Then scientists in United States produced a calf named Mr. Jefferson in the same way as Dolly. American researchers reported a success rate of only about 12%. The main aim of producing cloned cattle is to obtain large quantities of human serum albumin used mainly in trauma patients. Cloning cows will, it is also hoped by the Japanese and American researchers make it possible to build herds that duplicate those that are ideal beef and milk producers. In fact, cloned beef has been in the Japanese market for long and in America cloned cows (disgustingly with big abnormal sized udders capable of producing up to 15 gallons of milk a day) and pigs, and their milk and meat (beef and pork) are available privately; and newer cloning techniques continue to be experimented upon. Injaz (achievement in Arabic) is the 12th domestic camel species to be cloned, was produced at Dubai’s Camel Reproduction Centre in April 2009. The animal is the clone of a camel slaughtered for its meat.

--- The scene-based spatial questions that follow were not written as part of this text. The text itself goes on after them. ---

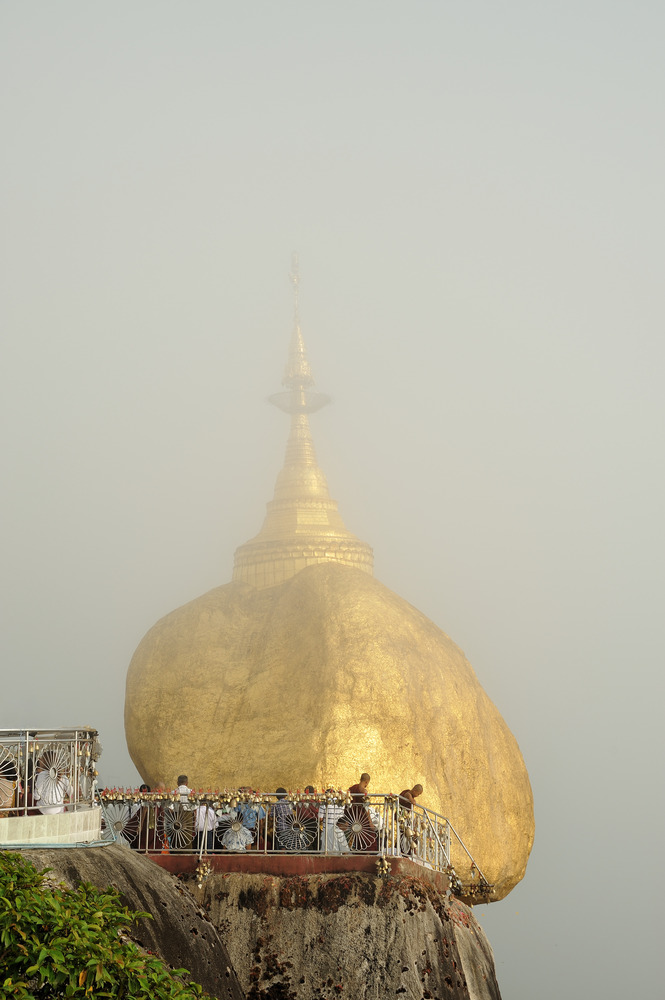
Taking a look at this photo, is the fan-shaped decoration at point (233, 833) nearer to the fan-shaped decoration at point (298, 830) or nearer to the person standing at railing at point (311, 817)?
the fan-shaped decoration at point (298, 830)

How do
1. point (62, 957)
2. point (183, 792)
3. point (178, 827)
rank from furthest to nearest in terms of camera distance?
point (183, 792)
point (178, 827)
point (62, 957)

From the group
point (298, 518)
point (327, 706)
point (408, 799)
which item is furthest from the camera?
point (298, 518)

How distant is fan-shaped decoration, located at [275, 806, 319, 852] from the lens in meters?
23.6

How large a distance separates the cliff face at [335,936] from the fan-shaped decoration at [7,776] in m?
6.08

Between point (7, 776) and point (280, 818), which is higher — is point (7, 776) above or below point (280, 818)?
above

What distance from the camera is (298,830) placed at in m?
23.7

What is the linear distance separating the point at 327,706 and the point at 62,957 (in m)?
23.0

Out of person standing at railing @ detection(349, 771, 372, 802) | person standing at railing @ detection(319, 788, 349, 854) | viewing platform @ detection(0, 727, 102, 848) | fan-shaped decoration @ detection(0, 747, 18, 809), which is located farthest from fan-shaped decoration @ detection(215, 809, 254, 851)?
fan-shaped decoration @ detection(0, 747, 18, 809)

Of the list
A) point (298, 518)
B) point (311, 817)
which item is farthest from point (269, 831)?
point (298, 518)

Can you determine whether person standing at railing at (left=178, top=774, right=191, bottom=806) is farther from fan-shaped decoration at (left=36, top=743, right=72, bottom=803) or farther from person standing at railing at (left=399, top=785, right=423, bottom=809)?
fan-shaped decoration at (left=36, top=743, right=72, bottom=803)

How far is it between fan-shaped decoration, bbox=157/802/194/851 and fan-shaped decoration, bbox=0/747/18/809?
5.86 metres

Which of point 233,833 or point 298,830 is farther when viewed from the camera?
point 233,833

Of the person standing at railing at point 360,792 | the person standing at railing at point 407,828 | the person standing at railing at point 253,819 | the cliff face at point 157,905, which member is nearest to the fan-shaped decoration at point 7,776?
the cliff face at point 157,905

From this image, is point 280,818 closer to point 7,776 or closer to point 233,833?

Problems like sudden death syndrome are why the Humane Society, the Consumer Federation of America, and the Center for Food Safety have asked the FDA to ban cloning or mandate ‘clone-free’ labels. However, in 2010 the US Advisory Committee on Novel Foods and Processes said it believed the food was unlikely to present any risk. Meanwhile, the European Commission proposes to ban meat and milk from clones and their offspring. To increase milk and meat production, farmers from US, South America and Asia can breed from cloned cows, sheep and pigs; but, farmers in Europe require specific authorisation to do so because they are considered “novel foods”.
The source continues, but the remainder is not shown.